With inflation-linked bonds, should inflation turn out to be 1 per cent annualised for the next six years, your return would be 1 per cent annualised. Should inflation turn out to be 4 per cent annualised over the next six years, your return would be 4 per cent annualised.
The certainty of outcome before the effect of inflation is incredibly valuable at a time when the path of inflation is so uncertain.
The effects of inflation on a fixed stream of cash flows can be quite severe, especially when inflation shocks persist for multiple years. Much like comparing a US equity fund to the S&P 500, one can compare a nominal bond return with inflation.

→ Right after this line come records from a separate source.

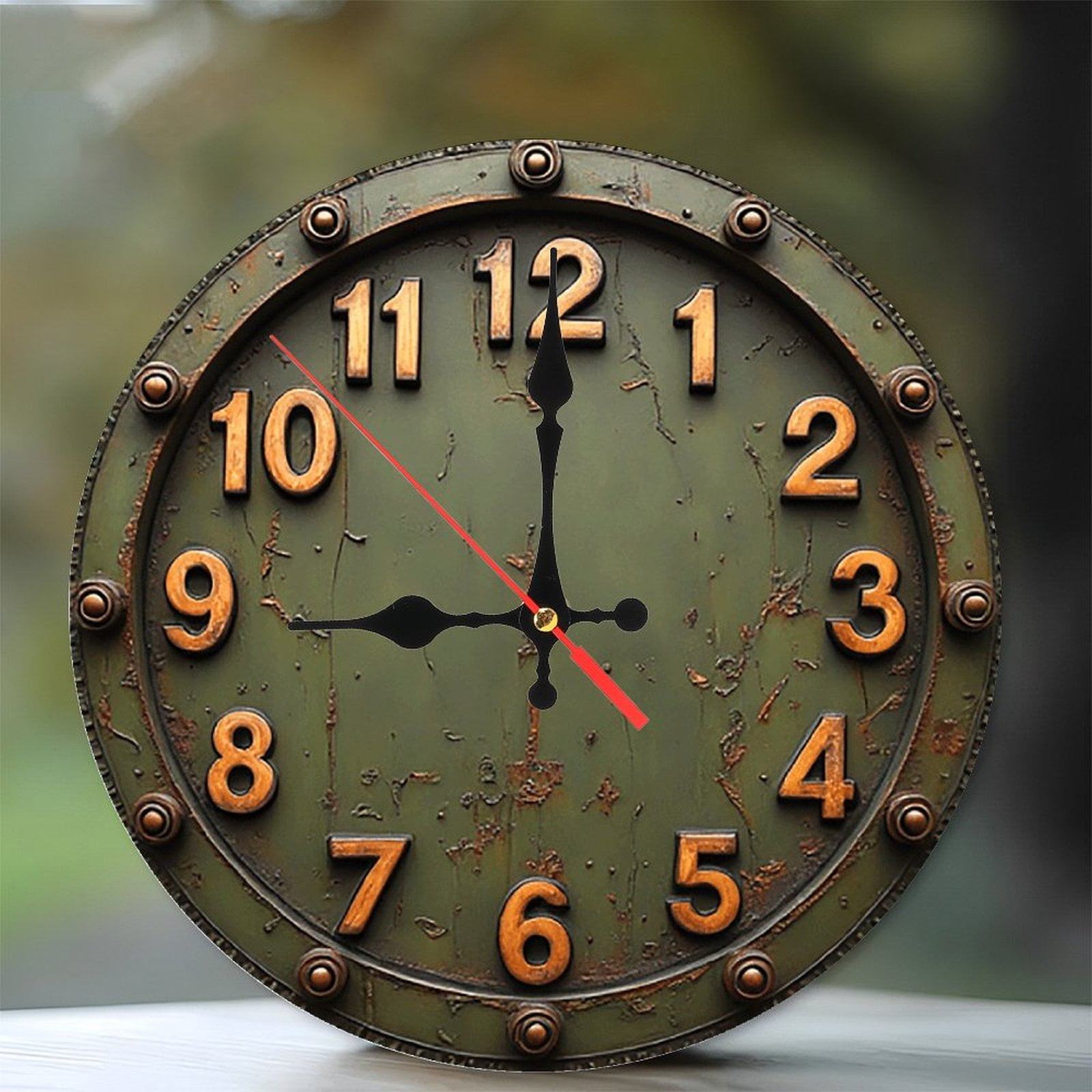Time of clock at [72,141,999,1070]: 9:00
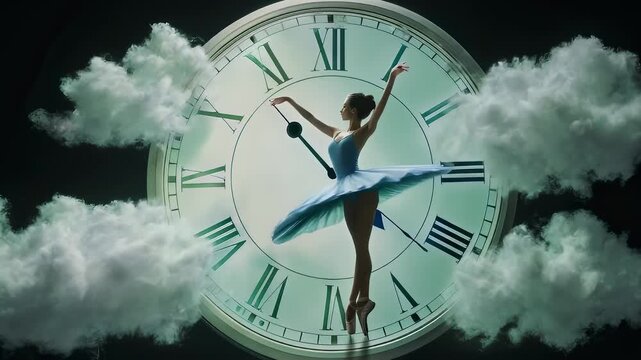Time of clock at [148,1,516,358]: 12:28
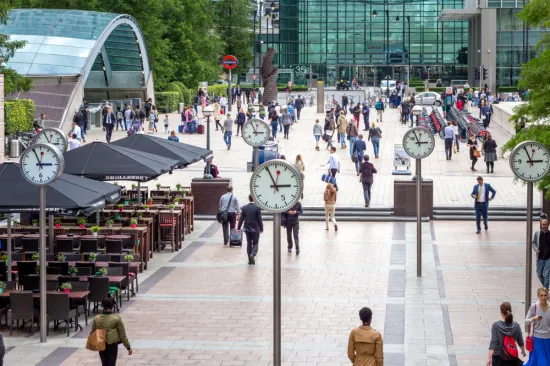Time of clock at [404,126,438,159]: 2:55
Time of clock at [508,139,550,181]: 2:55
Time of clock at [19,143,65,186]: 2:56
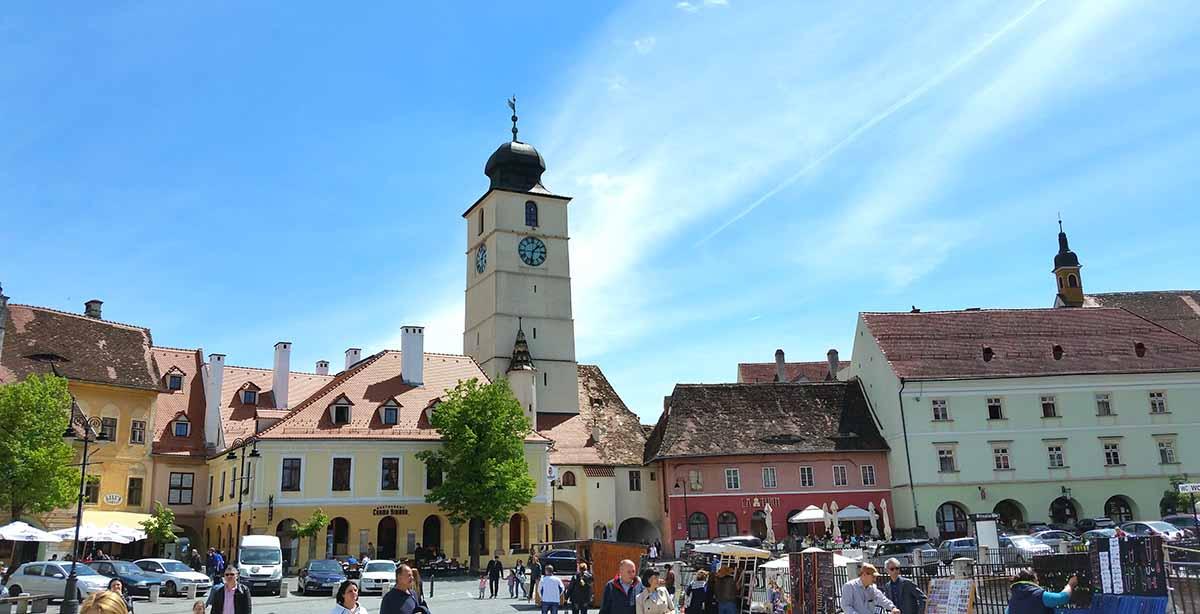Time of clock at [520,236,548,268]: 1:32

If a US equity fund returned 10 per cent in a given year you might think that this was a great outcome but if the S&P 500 had returned 12 per cent you would be focused on the negative 2 per cent performance relative to S&P benchmark.
Similarly, if a nominal bond has a yield to maturity of 3 per cent but inflation is running at 5 per cent, you would focus on the negative 2 per cent ‘real return’.
Why is this important and why should investors even think about inflation when central bankers initially told us that it was transitory?
It is worth remembering that the impact of inflation can be hugely corrosive over time, even at relatively low levels. This is basic mathematics, but unfortunately for investors the outcomes can be severe if they are not understood fully.
For example, at an inflation rate of 3 per cent, it would take just 15 years to erode the purchasing power of a pound by a third. This is why we think it is important for investors to consider the impact of inflation on their portfolios or at least think about how they can mitigate it in an environment where inflation is no longer at very low levels.
How to measure inflation
Inflation is measured in slightly different ways depending on the country and the methodology used, but ultimately it is trying to assess the average price changes within an economy.
For example, in the US, the owner's equivalent rent of residences – the hypothetical amount a homeowner could get for their house if they rented it out – has a weighting of around 24 per cent in the US CPI.
In the Eurozone, the actual rentals for housing currently has a weighting of around 7 per cent. In the UK, the equivalent rental weight is around 8 per cent but there is also an additional series for house price depreciation, which takes the total weighting to around 10 per cent.